Ohne Gesundheit scheint diese Welt keine Behaglichkeit, die nächste keine
Freundlichkeit zu haben. Und unser Lohn liegt im Geist — einem Geist, der darin
geübt ist, den falschen Schein und die Voreingenommenheit, in die sich die
Menschen wie in Kleider hüllen, bloßzulegen. Ich glaube, nur wir sind imstande
zu entdecken, was es unter ihnen grundlegend Gutes oder Böses gibt. Ein Leben
ohne diese Erfahrung wäre mir zutiefst unbefriedigend gewesen.»
    Einige Augenblicke stand er da und
strich sich den Bart. Sein kleiner Namensvetter hörte zu schreien auf, gähnte
herzhaft und fiel in Schlaf.
    «Wenn ich eigene Kinder hätte, könnte
ich hoffen, daß wenigstens eines von ihnen mir nach St. Swithin folgt. Ihr
könnt euch in diesem Augenblick nicht vorstellen, was für ein Trost mir dies
bedeuten würde: zu wissen, daß mich an jemanden, der denselben Pfad wie ich
beschreitet — und nicht nur wie ich, sondern auch wie Pasteur, John Hunter oder
Horder —, persönliches Interesse bindet. Es ist höchst unwahrscheinlich, daß
ich noch unter den Lebenden weilen werde, wenn dieser junge Mann sich
entschließen sollte, sich der Medizin zu verschreiben. Aber mir würde das Gefühl
genügen, ihm ein wenig zu helfen, wenn er es täte.»
    Sir Lancelot machte eine Pause.
    «Da halte ich lange Vorträge», sagte er
dann unvermittelt. «Hätte nicht gedacht, daß ich solchermaßen meine Seele
bloßlegen müßte, Gordon. Ich stellte mir vor, es würde eine Kleinigkeit sein,
dich dafür zu gewinnen.»
    «Natürlich greifen wir dankbar zu»,
sagte Nicky. «Nicht wahr, Richard?»
    «Dann freue ich mich von Herzen», war
alles, was Sir Lancelot erwiderte.
    «Ich fürchtete vorher nur», fuhr Nicky
freimütig fort, «daß Sie bezüglich seiner Erziehung einen Druck auf uns ausüben
würden.»
    «Großer Gott!» rief Sir Lancelot. «Ich?

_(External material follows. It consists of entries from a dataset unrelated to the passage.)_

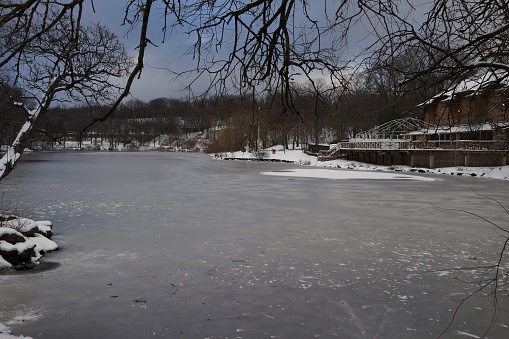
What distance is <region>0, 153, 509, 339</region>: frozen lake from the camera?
6340 millimetres

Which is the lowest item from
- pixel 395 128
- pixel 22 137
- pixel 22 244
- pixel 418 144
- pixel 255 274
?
pixel 255 274

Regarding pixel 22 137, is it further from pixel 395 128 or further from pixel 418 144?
pixel 395 128

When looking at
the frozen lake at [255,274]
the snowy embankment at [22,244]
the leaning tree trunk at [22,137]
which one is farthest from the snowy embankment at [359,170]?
the leaning tree trunk at [22,137]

Kinder jagen mir eine Heidenangst ein.»
    Kurz darauf fuhr mein Taufpate nach
London. «Ich werde an einem der nächsten Tage wiederkommen, um mit dir zu sprechen»,
kündigte er an, als ich mich an der Eingangstüre von ihm verabschiedete.
«Hoffentlich», fuhr er mit einem Blick auf einen Gegenstand in der Halle fort,
«wird sich inzwischen mein Hochzeitsgeschenk als nützlich erweisen.»

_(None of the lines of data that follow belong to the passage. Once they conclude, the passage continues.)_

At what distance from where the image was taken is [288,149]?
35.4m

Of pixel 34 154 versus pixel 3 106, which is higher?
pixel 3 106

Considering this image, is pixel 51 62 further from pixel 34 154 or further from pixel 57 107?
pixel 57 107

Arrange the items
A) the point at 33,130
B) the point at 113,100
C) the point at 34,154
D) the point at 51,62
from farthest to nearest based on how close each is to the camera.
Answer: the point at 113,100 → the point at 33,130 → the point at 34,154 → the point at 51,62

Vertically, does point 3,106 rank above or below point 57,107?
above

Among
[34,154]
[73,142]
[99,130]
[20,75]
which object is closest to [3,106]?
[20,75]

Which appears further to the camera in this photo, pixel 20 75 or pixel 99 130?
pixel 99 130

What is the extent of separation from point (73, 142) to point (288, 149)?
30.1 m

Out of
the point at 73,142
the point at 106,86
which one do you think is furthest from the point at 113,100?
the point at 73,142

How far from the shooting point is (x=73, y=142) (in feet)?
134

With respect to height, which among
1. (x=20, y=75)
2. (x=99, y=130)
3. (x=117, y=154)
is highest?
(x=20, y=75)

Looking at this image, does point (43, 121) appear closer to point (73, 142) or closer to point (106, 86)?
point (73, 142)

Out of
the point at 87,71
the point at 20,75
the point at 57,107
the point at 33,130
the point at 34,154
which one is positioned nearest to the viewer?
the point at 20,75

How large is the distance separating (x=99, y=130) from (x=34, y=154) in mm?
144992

    «Apropos, Sir», fragte ich, durch
unsere neuen familiären Bande kühn geworden, «was ist es eigentlich?»
    «Mein lieber Junge, ich habe nicht die
blässeste Ahnung. Hab es seinerzeit bei einer Versteigerung erstanden und
bemühe mich seit Jahren, es loszuwerden.»

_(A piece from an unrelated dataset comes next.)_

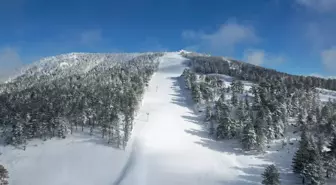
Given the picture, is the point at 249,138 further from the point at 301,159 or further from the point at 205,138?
the point at 301,159

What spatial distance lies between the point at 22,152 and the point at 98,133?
2729 centimetres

    Mit den anderen Schicksalsprüfungen
dieser Nacht hatte sich auch der Nebel verflüchtigt, und bei prallem
Sonnenschein klaubte ich die Briefe und Zuschriften auf, die bisher unbemerkt
auf der Türmatte gelegen hatten; da läutete das Telephon.
    «Für dich», rief ich Grimsdyke zu. «Zoe
meldet sich aus London.»
    «Sie will mit mir lunchen gehen!»
verkündete er strahlend nach einer kurzen und fast im Flüsterton geführten
Konversation. «Sie wünscht tatsächlich, daß ich sie zum Essen ausführe! Hat
mich extra deswegen angerufen. Weißt du, was das bedeutet, Richard? Erfaßt du
es? Sie hält mich also trotz allem nicht für einen ungeschlachten Pavian. Sie
läßt sich herbei, sich öffentlich in meiner Begleitung zu zeigen. Sie möchte
tatsächlich mit meiner vertrottelten Konversation vorliebnehmen. Sie bringt es
über sich, in meine aus-druckslose Visage zu blicken. Sie —»
    «Nur nicht gleich übertreiben, Grim»,
sagte ich lächelnd. «Es liegt eine lange Wegstrecke zwischen dem Lunch, zu dem
man ein Mädel ausführt, und dem Altar, zu dem man die Braut geleitet.»